RE: [PATCH v2 1/4] sched/rt: Optimize cpupri_vec layout to mitigate cache line contention

From: Deng, Pan

Date: Thu Apr 02 2026 - 06:38:15 EST


> + atomic_t counts[CPUPRI_COUNT_ARRAY_SIZE];
> +
> + /*
> + * Padding to separate count and mask vectors.
> + *
> + * Prevents false sharing between:
> + * - counts[] (read-write, hot path in cpupri_set)
> + * - masks[] (read-mostly, accessed in cpupri_find)
> + */
> + char padding[CPUPRI_VEC_PADDING];
> +
> + /*
> + * CPU mask vector.
> + *
> + * Either stores:
> + * - Pointers to dynamically allocated cpumasks (read-mostly after init)
> + * - Inline cpumasks (if !CPUMASK_OFFSTACK)
> + */
> + cpumask_var_t masks[CPUPRI_NR_PRIORITIES];
> };
>
> struct cpupri {
> - struct cpupri_vec pri_to_cpu[CPUPRI_NR_PRIORITIES];
> + /*
> + * Priority-to-CPU mapping.
> + *
> + * Single cpupri_vec structure containing all counts and masks,
> + * rather than 101 separate cpupri_vec elements.

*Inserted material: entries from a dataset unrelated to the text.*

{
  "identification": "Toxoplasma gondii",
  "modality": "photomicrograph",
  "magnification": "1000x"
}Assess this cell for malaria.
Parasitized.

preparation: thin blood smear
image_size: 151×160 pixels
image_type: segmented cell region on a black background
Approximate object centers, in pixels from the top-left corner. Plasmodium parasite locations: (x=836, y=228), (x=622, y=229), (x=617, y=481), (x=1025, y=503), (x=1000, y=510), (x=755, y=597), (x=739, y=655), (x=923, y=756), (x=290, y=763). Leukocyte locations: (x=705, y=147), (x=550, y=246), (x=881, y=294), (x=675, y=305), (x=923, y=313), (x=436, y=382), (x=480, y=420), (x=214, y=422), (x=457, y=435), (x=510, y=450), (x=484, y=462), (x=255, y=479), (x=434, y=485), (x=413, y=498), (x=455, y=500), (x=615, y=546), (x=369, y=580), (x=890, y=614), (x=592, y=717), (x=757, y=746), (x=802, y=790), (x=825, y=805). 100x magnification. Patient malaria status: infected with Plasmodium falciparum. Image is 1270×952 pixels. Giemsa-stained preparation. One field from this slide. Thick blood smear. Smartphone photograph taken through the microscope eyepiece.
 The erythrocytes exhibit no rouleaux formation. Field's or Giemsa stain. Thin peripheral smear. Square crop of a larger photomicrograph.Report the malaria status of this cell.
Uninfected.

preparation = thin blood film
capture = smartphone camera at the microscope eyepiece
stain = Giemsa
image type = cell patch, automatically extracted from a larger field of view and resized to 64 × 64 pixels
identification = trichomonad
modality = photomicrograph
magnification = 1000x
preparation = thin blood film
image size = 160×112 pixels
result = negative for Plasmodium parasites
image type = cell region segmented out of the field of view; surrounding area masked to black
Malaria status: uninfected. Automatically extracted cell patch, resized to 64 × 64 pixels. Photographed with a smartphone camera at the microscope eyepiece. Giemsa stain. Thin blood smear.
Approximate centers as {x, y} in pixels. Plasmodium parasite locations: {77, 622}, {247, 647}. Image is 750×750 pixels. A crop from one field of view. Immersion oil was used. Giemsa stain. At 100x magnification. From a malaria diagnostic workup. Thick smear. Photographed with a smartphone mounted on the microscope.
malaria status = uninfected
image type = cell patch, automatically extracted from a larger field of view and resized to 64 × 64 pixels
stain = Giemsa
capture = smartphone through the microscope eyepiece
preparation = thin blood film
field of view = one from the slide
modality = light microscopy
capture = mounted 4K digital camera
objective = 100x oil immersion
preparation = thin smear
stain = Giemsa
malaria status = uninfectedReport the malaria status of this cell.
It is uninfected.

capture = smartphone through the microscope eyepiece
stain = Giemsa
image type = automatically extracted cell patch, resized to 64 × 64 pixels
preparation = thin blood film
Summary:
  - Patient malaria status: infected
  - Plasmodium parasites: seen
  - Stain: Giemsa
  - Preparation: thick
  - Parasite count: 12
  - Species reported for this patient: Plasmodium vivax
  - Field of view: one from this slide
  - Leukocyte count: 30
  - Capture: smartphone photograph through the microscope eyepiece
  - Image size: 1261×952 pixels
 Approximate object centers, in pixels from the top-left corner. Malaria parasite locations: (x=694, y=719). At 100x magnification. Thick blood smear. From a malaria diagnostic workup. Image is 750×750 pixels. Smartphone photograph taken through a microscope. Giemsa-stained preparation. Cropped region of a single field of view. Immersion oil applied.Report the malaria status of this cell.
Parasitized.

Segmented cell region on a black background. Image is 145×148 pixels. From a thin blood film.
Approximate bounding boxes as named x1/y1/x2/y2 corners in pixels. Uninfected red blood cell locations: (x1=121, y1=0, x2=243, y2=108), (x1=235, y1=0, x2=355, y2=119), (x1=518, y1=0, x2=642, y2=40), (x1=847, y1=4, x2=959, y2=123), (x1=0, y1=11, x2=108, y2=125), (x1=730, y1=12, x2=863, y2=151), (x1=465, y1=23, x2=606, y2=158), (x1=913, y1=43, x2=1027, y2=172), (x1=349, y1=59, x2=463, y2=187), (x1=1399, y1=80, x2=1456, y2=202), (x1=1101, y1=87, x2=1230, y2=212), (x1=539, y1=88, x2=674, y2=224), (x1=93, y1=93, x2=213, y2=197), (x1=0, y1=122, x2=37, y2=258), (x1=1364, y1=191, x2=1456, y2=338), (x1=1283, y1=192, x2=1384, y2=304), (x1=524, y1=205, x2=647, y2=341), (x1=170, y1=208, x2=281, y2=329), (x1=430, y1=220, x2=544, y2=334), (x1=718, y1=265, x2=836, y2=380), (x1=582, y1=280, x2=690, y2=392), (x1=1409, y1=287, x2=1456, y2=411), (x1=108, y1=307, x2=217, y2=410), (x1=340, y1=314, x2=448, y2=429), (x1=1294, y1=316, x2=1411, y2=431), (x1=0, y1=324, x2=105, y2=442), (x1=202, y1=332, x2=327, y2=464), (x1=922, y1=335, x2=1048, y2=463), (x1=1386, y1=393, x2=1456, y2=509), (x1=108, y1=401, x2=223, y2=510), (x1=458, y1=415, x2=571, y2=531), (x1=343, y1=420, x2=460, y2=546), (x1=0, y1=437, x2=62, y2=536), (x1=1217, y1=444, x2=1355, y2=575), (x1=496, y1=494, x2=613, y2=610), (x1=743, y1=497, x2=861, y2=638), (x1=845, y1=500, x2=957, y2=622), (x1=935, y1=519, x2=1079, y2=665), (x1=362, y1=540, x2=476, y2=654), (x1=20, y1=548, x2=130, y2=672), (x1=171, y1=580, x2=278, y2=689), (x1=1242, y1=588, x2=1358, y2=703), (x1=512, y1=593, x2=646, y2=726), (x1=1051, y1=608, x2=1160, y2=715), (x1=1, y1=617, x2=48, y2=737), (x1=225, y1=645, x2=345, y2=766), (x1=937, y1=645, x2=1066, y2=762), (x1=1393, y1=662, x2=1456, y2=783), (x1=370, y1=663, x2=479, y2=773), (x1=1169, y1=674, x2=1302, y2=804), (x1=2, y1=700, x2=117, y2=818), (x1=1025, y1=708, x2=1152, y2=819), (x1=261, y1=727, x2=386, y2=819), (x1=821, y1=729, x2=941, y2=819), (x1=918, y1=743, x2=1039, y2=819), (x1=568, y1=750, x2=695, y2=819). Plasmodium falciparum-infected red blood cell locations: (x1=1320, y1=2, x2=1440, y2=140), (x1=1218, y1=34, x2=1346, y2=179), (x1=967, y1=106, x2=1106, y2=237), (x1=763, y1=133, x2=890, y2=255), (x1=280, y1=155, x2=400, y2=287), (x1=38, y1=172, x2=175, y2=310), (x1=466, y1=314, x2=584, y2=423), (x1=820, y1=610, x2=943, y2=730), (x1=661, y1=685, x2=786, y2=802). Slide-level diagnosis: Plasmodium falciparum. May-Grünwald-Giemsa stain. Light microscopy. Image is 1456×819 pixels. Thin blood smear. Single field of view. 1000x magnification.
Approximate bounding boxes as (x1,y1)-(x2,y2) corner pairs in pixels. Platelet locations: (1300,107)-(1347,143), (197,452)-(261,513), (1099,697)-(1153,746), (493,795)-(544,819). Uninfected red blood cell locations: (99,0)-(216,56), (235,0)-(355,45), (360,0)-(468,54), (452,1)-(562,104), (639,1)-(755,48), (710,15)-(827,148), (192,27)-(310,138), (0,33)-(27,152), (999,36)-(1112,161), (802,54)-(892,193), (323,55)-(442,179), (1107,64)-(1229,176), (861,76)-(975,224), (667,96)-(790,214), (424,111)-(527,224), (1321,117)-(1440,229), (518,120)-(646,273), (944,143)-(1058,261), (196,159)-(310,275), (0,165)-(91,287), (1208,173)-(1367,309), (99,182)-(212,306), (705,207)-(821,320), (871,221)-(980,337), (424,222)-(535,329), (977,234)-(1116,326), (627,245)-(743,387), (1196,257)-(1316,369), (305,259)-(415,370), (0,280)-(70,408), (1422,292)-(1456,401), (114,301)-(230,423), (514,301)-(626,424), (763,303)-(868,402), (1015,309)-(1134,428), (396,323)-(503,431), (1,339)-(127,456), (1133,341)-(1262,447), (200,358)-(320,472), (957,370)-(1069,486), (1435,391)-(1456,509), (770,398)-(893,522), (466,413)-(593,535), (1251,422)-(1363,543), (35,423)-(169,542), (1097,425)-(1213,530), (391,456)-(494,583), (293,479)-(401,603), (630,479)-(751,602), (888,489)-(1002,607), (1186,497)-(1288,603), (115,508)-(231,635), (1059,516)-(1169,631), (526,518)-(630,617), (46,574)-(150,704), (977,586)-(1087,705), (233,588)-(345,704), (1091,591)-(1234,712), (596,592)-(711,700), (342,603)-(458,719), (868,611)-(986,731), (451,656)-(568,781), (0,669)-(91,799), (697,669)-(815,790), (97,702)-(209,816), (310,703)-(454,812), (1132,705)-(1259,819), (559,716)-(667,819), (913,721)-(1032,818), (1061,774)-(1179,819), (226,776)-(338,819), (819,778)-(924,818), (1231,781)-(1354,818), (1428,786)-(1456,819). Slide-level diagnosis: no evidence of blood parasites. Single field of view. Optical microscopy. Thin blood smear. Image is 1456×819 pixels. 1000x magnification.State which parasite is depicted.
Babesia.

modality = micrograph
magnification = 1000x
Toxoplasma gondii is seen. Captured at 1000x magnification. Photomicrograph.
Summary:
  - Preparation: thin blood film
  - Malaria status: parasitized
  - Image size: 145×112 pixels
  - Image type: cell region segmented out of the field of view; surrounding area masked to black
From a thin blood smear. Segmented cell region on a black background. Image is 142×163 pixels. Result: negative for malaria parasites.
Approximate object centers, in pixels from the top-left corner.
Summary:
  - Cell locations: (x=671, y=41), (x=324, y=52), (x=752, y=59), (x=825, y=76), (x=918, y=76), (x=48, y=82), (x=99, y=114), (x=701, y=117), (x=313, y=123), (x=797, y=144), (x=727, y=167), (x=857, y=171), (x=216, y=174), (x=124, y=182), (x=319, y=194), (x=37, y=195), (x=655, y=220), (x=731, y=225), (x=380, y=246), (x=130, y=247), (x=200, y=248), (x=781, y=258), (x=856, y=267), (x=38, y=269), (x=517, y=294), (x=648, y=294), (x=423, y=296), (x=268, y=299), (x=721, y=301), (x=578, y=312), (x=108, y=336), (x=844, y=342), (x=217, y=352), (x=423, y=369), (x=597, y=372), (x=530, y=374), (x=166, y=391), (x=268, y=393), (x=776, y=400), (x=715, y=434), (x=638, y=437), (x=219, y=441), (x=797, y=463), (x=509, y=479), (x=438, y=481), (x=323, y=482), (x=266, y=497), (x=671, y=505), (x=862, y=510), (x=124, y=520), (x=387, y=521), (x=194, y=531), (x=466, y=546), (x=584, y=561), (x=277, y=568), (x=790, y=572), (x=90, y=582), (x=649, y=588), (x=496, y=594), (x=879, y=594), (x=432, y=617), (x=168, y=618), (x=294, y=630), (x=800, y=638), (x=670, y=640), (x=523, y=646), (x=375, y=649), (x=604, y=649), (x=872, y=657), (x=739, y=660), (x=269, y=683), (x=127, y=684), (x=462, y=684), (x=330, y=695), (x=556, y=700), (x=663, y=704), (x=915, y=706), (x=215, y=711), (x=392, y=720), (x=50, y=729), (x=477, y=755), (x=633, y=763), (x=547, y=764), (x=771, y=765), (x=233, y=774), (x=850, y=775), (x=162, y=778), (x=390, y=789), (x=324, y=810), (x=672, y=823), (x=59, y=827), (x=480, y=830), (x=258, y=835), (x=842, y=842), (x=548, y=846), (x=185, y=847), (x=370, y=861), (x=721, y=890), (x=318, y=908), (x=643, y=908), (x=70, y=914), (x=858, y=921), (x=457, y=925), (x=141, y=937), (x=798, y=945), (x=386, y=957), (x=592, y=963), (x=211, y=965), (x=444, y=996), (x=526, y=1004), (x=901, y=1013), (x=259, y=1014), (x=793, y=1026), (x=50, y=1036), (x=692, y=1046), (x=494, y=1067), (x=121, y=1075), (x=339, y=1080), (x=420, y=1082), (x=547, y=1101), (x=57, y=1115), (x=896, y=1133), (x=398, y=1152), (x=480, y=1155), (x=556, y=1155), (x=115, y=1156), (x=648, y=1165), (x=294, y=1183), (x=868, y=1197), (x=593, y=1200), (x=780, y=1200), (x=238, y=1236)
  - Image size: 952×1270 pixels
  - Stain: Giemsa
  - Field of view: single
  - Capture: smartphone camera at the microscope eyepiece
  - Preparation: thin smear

This reduces
> + * memory overhead from ~26 to ~21 cachelines.
> + */
> + struct cpupri_vec pri_to_cpu;
> int *cpu_to_pri;
> };
>
> diff --git a/kernel/sched/sched.h b/kernel/sched/sched.h
> index 475bb5998295..2263237cdeb0 100644
> --- a/kernel/sched/sched.h
> +++ b/kernel/sched/sched.h
> @@ -1014,7 +1014,7 @@ struct root_domain {
> * one runnable RT task.
> */
> cpumask_var_t rto_mask;
> - struct cpupri cpupri;
> + struct cpupri cpupri ____cacheline_aligned;
>
> /*
> * NULL-terminated list of performance domains intersecting with the

Peter and Steven,

Here we consider two approaches:
The cache-line alignment approach is simple to implement but increases
memory usage.
The alternative approach (separating counts and masks, with padding after
counts[0]) reduces memory footprint at the cost of slightly higher complexity.
What is your opinion? thanks a lot!